Applying for too much credit at the same time
Every credit application you make – whether it’s for a credit card or personal loan – will result in a hard inquiry on your credit report. That means you’ll want to be strategic whenever you’re applying for new credit and avoid making multiple applications in bulk.
How to fix a low credit score
While there’s no quick hack that’ll cause your credit score to instantly surge from “bad” to “great”, with some diligence and by taking a few progressive steps, you can change your credit score for the better.
Pay your bills on time
While this may seem like a simple enough rule to follow on paper, it can be surprisingly easy to lose track of all your bills due dates – especially if you’re juggling multiple payments every month like credit card statements, rent, a car loan, and more. It doesn’t help that each of your bills likely have their own due dates that fall on different days of the month.
We personally recommend setting up email notifications or using a money-management app to monitor all your bills to ensure you’re always on top of your finances and never miss a payment. As highlighted above, how regularly you make payments on time accounts for 35% of your credit score, and even missing one payment can ding your score by several points.

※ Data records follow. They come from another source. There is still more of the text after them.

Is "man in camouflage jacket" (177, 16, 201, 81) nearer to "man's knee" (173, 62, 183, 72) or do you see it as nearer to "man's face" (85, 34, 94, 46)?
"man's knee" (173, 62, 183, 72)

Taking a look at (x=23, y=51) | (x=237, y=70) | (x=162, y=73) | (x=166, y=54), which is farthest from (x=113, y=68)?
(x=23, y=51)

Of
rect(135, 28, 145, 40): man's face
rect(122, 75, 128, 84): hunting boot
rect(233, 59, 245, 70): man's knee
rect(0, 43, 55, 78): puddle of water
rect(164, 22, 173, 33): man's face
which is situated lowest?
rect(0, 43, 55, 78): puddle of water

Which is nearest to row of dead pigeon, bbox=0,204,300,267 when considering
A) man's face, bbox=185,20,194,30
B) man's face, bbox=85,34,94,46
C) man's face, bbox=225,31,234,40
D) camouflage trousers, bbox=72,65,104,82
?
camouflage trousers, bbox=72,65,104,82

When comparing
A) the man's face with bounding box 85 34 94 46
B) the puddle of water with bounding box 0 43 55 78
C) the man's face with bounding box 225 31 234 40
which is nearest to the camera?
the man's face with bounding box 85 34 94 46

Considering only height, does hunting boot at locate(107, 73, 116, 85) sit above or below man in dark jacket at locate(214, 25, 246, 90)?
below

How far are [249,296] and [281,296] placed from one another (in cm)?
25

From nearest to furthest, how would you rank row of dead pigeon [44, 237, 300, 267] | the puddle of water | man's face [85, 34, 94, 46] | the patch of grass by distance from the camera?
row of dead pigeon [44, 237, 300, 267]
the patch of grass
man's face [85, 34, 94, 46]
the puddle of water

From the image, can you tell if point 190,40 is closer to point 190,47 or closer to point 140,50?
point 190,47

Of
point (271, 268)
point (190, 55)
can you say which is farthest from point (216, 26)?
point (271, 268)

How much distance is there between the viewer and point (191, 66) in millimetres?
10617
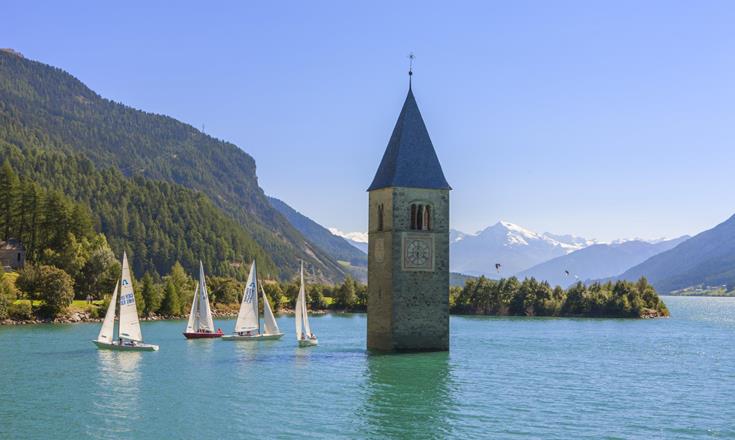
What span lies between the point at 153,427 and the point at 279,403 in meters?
8.74

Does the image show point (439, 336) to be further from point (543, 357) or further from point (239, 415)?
point (239, 415)

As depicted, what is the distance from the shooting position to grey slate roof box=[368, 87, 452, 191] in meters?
72.2

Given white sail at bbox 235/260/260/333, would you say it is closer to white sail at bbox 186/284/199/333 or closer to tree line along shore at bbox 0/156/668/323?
white sail at bbox 186/284/199/333

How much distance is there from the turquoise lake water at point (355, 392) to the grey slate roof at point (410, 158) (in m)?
14.2

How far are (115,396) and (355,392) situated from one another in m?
14.0

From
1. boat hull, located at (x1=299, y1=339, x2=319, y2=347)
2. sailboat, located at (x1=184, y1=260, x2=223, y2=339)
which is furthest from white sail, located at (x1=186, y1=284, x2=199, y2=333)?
boat hull, located at (x1=299, y1=339, x2=319, y2=347)

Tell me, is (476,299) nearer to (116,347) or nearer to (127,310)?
(127,310)

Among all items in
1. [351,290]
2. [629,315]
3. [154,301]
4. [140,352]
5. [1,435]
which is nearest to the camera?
[1,435]

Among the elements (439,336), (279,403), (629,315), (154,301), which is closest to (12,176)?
(154,301)

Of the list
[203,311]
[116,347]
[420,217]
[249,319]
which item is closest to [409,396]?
[420,217]

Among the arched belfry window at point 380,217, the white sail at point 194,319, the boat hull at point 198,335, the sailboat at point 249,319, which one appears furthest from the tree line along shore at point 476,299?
the arched belfry window at point 380,217

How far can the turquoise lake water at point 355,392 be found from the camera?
139 ft

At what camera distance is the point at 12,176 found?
144m

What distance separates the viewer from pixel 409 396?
51312mm
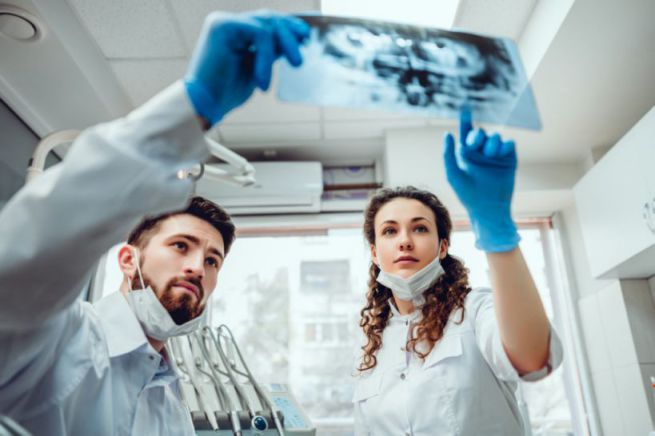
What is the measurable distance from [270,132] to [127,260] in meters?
1.96

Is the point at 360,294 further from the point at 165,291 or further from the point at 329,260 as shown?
the point at 165,291

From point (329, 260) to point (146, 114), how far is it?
2.84 m

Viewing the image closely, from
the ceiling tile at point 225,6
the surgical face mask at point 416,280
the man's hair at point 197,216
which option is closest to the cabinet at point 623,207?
the surgical face mask at point 416,280

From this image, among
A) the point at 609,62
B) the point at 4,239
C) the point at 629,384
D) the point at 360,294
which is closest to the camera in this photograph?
the point at 4,239

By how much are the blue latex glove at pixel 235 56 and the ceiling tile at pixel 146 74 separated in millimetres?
1996

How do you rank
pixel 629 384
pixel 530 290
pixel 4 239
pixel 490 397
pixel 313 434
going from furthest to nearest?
pixel 629 384 < pixel 313 434 < pixel 490 397 < pixel 530 290 < pixel 4 239

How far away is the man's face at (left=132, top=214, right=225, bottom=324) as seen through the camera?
145 centimetres

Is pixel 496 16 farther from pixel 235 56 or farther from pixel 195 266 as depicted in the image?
pixel 235 56

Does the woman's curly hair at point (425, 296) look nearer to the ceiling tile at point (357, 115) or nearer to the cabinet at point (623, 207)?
the cabinet at point (623, 207)

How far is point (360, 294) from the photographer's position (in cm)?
342

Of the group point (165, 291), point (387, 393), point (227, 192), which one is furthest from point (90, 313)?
point (227, 192)

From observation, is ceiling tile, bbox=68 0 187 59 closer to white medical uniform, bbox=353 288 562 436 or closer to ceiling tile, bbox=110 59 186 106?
ceiling tile, bbox=110 59 186 106

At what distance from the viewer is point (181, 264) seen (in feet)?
4.91

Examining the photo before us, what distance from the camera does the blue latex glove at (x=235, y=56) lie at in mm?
828
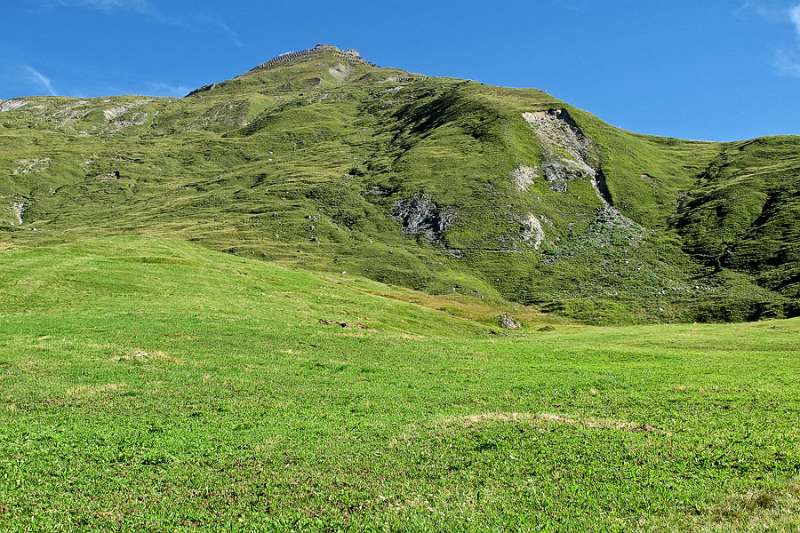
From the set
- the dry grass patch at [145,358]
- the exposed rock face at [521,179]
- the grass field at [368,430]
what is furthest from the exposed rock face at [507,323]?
the exposed rock face at [521,179]

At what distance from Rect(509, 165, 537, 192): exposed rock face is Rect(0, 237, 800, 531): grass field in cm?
14363

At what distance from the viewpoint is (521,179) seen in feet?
643

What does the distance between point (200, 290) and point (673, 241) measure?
5710 inches

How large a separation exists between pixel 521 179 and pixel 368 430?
182215mm

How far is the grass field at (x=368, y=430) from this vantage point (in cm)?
1546

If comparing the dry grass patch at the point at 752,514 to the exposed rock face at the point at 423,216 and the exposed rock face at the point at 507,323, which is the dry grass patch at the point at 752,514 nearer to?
the exposed rock face at the point at 507,323

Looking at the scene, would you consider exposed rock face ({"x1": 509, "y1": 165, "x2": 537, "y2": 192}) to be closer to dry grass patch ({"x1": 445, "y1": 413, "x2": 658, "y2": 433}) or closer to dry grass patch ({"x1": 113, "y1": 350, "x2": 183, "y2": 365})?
dry grass patch ({"x1": 113, "y1": 350, "x2": 183, "y2": 365})

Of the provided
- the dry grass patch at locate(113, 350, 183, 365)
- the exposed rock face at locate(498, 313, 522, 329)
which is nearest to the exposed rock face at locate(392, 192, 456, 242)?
the exposed rock face at locate(498, 313, 522, 329)

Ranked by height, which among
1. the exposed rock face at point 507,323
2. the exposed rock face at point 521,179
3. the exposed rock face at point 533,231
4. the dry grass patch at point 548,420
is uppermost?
the exposed rock face at point 521,179

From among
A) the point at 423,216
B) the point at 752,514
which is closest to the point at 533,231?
the point at 423,216

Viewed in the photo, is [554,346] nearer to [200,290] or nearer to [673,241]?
[200,290]

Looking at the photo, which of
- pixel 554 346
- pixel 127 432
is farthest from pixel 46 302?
pixel 554 346

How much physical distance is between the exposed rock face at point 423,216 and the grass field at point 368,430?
12470cm

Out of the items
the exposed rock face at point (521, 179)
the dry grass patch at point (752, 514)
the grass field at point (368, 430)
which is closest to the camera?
the dry grass patch at point (752, 514)
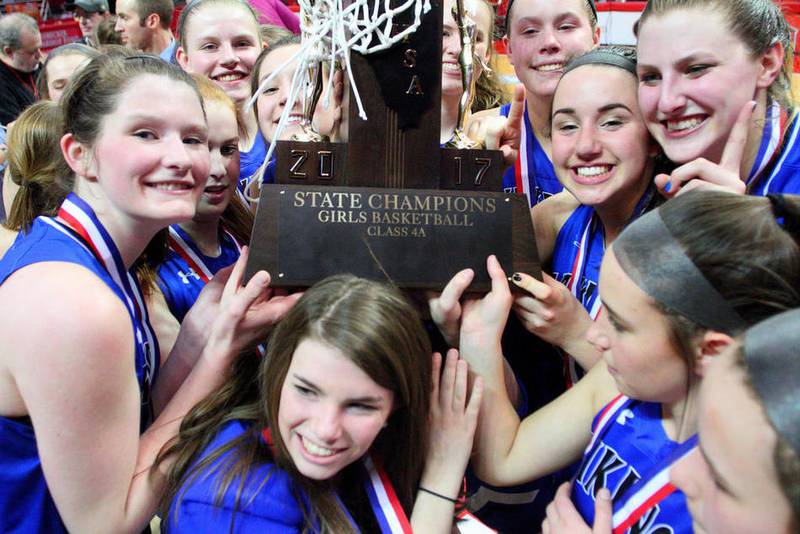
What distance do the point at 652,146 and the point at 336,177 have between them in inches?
31.4

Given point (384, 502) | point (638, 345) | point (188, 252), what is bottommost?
point (384, 502)

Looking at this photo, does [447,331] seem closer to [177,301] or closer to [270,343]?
[270,343]

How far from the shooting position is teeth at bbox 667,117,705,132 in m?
1.80

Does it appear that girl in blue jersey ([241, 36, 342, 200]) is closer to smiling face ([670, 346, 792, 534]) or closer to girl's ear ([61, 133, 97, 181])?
girl's ear ([61, 133, 97, 181])

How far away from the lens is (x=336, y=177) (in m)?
1.65

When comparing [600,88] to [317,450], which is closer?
[317,450]

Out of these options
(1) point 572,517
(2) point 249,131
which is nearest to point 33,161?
(2) point 249,131

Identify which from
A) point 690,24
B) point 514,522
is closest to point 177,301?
point 514,522

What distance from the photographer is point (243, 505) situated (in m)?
1.45

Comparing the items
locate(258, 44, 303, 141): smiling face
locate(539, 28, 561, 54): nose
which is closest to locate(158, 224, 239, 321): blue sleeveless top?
locate(258, 44, 303, 141): smiling face

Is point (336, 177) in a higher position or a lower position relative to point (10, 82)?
higher

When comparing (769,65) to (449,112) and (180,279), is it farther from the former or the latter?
(180,279)

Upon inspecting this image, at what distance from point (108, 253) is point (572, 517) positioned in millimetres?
1043

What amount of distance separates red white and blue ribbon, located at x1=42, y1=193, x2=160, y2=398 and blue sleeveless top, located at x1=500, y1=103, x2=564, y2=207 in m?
1.31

Review your full credit report
Have you been diligently making your payments on time every month but still have a low credit score? You may want to check your full credit report, as there may be inaccuracies tied to your account that are needlessly dragging down your score.
Both of Canada’s major credit bureaus, Equifax and Transunion, will send your full credit report by mail for free upon request which you can then review in detail. If there’s wrong or missing information, you can file a written dispute and have your information corrected. If your dispute is justified, credit bureaus will take steps to update your credit report, and, depending on the nature of the change, this can help increase your credit score.
Improve your credit utilization
When it comes to your credit card, you generally want to avoid regularly accruing a balance that’s 30% of your total credit limit. This ties back to your credit utilization ratio and the fact that lenders don’t like it if you use up too much of your card’s limit at any one time.
The fastest ways to improve your credit utilization ratio is to either limit your credit card spending to less than 30% of your card’s limit or increasing your credit limit. You’ll only want to consider the latter option if your card issuer offers a credit limit increase without a credit check, which can often happen if you have a track record of making payments on time or you were offered a credit limit increase in the past but chose to reject it.
Consider a secured credit card
If your credit score is below the 600 mark, you’ll have trouble being approved for most credit cards (much less a mortgage on a new house), and you’ll need to take some considerable action to improve your creditworthiness.
One of the most effective ways to rebuild your credit score is to use what’s known as a secured credit card. These credit cards are for people with bad credit and virtually anyone who applies for one is guaranteed to be approved under the condition they provide a security deposit.
By using a secured credit card responsibility and paying your balance off on time and in full every month, you can rebuild your payment history, and in turn, your credit score. Down the road, that can mean having a score that’s good enough to be approved for a mortgage.